Pemerintah Indonesia berencana menerima hibah satu unit kapal induk Italian Ship (ITS) Giuseppe Garibaldi dari Italia.
Kementerian Pertahanan (Kemhan) menjelaskan penerimaan hibah Giuseppe Garibaldi sudah melalui kajian mendalam agar tak berubah jadi beban bagi negara di kemudian hari.
Terkait penerimaan hibah satu unit kapal induk ITS Giuseppe Garibaldi sebagai alat peralatan pertahanan dan keamanan, pemerintah senantiasa menerapkan prinsip kehati-hatian dan melakukan kajian secara menyeluruh,”
kata Wakil Menteri Pertahanan (Wamenhan) Donny Ermawan Taufanto saat rapat kerja dengan Komisi I DPR, di komplek parlemen, Senayan, Jakarta, Senin, 20 Juli 2026.
Menurut Donny, alutsista yang diterima harus punya kualitas operasional yang baik. Selain itu, dukungan pemeliharaan serta suku cadang juga mesti memadai.
Layak digunakan dalam pertempuran, memiliki dukungan pemeliharaan dan suku cadang yang memadai, serta tidak membebani negara pada masa mendatang,”
ujarnya.
Donny bilang hibah tak semata diterima karena tersedia. Tapi, mesti sesuai dengan kebutuhan organisasi, doktrin operasi TNI, interoperabilitas antar matra, hingga kondisi geografis Indonesia.
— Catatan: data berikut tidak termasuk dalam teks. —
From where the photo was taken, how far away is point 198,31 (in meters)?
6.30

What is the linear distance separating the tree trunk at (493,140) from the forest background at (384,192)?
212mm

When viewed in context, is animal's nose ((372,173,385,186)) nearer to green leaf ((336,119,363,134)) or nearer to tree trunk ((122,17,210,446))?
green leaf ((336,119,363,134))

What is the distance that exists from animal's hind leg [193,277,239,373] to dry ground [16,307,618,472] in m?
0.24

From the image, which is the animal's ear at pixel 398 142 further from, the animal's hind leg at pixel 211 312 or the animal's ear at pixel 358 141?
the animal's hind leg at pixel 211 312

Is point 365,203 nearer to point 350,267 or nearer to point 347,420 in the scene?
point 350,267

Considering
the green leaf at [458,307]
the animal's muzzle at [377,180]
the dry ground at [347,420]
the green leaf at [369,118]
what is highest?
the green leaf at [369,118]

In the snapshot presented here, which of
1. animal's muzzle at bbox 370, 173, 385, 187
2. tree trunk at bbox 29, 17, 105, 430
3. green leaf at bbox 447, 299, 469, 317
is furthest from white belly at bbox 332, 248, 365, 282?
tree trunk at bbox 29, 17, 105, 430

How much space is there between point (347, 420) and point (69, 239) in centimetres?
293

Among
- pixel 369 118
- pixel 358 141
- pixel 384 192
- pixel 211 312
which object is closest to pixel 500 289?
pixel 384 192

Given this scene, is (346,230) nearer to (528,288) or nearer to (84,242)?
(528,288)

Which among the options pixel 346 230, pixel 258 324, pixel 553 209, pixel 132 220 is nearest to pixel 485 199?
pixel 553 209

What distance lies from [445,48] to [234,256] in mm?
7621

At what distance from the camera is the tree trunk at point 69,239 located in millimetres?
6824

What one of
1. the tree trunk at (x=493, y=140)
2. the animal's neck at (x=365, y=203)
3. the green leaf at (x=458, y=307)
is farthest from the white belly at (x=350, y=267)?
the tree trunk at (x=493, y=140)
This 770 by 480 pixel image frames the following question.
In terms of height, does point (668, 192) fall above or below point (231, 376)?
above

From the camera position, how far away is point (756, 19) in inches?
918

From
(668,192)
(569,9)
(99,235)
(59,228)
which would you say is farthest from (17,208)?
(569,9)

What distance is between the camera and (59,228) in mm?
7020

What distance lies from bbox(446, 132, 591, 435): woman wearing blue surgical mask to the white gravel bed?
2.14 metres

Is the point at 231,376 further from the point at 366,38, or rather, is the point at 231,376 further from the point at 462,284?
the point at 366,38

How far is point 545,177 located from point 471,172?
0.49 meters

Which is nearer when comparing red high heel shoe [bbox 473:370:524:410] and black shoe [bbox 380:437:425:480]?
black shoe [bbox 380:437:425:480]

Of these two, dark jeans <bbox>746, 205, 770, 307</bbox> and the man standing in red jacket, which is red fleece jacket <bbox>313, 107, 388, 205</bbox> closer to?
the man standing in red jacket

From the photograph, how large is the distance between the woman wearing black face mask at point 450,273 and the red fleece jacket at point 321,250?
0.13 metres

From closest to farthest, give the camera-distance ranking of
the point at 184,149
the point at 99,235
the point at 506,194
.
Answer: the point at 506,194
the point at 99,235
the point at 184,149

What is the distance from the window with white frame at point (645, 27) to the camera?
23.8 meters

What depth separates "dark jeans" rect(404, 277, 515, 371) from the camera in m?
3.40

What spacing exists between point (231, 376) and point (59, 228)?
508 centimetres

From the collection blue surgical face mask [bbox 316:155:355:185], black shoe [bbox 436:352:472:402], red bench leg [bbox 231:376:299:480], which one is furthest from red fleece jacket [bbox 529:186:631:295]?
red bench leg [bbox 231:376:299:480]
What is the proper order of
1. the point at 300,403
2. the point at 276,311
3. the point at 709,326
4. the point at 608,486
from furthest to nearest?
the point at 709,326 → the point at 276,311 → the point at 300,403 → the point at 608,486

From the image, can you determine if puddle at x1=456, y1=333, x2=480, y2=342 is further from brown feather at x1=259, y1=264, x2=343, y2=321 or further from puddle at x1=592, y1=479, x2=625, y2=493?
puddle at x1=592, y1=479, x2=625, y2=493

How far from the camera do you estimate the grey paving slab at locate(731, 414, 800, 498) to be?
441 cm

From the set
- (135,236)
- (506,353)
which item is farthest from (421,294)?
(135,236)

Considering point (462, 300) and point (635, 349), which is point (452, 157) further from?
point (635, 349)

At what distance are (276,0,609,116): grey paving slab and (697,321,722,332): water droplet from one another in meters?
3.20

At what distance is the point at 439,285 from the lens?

Benar-benar memperhitungkan efektivitas operasional, kesiapan tempur, keselamatan personel, efisiensi pemeliharaan, dan keberlanjutan penggunaannya,”
jelas Donny.
Adapun Direktur Jenderal Kekuatan Pertahanan (Dirjen Kuathan) Kemhan Marsma TNI Haris Haryanto menyampaikan proses hibah telah berjalan cukup jauh. Parlemen Italia sudah menyetujui pemberian kapal tersebut kepada Indonesia.
Kemhan juga sudah menerima kajian dari TNI Angkatan Laut terkait penerimaan kapal induk tersebut dan kini meminta persetujuan DPR RI sesuai ketentuan yang berlaku.
Kemhan telah membentuk tim pengkaji dan kemudian mengajukan permohonan persetujuan sesuai ketentuan yang berlaku,”
kata Haris.
Dia menjelaskan calon awak kapal juga sudah dikirim ke Italia untuk mengikuti persiapan operasional.
Meski kapal diperoleh tanpa biaya pembelian, pemerintah tetap harus mengeluarkan anggaran untuk proses refurbishment atau perbaikan serta pengiriman kapal ke Indonesia.
Berdasarkan Surat Menteri Keuangan, penganggaran pembiayaannya sudah ada yang lebih khusus kepada proses refurbishment maupun proses untuk membawa ke Indonesia. Kalau untuk kapalnya berupa hibah murni,”
jelas Haris.
Dalam rapat itu, Menteri Pertahanan Sjafrie Sjamsoeddin tak hadir karena mengikuti sidang kabinet paripurna bersama Presiden Prabowo di Istana Negara.